● Document source
####

Commerce équitable
 : « Heureux les pauvres »

Il est théologien, producteur de café au Mexique et père fondateur du commerce équitable. Il était au Luxembourg pour une conférence organisée par Fairtrade Lëtzebuerg. Rendez-vous pour un café avec Frans van der Hoff.

Frans van der Hoff, né en 1939 aux Pays-Bas, est docteur en économie politique et en théologie. Il vit au Mexique depuis 1973. (PHOTO : FAIRTRADE LËTZEBUERG)

Frans van der Hoff, né en 1939 aux Pays-Bas, est docteur en économie politique et en théologie. Il vit au Mexique depuis 1973. (PHOTO : FAIRTRADE LËTZEBUERG)

####

● Données enregistrées
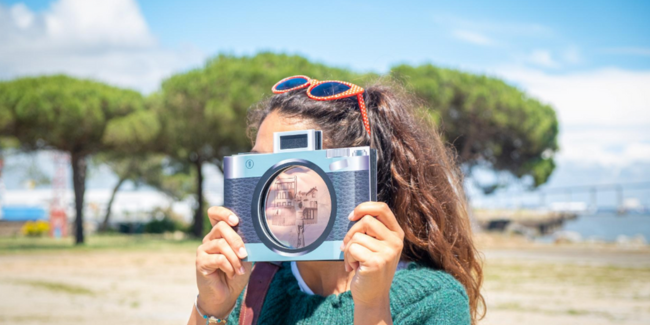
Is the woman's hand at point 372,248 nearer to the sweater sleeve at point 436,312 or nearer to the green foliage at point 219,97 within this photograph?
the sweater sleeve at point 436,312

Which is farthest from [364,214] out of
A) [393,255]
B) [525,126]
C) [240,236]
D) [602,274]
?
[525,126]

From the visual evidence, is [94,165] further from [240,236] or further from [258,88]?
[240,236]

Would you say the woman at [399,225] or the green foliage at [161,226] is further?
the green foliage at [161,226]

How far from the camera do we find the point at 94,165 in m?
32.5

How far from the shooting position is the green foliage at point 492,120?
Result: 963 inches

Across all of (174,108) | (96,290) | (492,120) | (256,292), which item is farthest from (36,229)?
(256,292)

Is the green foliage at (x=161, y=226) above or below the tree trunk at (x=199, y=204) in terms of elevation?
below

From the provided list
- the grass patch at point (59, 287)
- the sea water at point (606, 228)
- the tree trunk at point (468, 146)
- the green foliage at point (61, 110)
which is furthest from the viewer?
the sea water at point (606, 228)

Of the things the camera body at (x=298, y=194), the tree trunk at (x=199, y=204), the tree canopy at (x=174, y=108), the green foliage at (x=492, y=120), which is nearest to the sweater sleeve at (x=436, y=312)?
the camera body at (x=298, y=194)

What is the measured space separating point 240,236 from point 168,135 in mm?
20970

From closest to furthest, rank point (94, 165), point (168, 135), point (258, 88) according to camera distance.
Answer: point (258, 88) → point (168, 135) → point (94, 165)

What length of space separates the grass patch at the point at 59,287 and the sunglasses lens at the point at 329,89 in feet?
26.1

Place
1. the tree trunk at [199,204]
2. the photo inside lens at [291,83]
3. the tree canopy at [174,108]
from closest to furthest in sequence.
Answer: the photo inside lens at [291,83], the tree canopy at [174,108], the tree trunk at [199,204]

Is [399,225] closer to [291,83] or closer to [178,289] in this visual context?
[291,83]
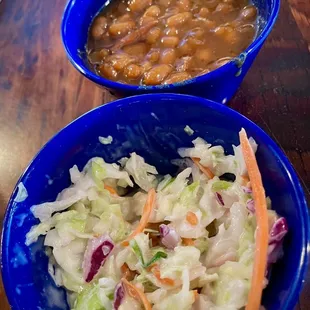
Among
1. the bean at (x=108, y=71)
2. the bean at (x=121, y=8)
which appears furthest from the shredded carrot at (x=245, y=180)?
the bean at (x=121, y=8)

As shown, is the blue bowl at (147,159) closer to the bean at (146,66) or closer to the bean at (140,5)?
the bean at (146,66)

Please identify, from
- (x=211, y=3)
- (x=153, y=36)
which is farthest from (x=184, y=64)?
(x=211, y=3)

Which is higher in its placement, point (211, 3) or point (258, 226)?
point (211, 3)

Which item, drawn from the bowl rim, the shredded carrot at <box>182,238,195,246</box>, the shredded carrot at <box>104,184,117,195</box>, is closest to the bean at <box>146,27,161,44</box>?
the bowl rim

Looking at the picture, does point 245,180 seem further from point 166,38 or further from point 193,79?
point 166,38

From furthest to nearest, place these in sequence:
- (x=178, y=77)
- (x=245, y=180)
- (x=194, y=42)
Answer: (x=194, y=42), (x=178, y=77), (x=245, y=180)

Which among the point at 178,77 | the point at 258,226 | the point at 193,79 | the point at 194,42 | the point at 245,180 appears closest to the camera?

####

● Défi
Recopiez le passage du texte sur le commerce équitable qui va de « Il est théologien, producteur » jusqu'à « van der Hoff. » inclus. Les enregistrements viennent d'une autre source que le texte.

● Réponse
Il est théologien, producteur de café au Mexique et père fondateur du commerce équitable. Il était au Luxembourg pour une conférence organisée par Fairtrade Lëtzebuerg. Rendez-vous pour un café avec Frans van der Hoff.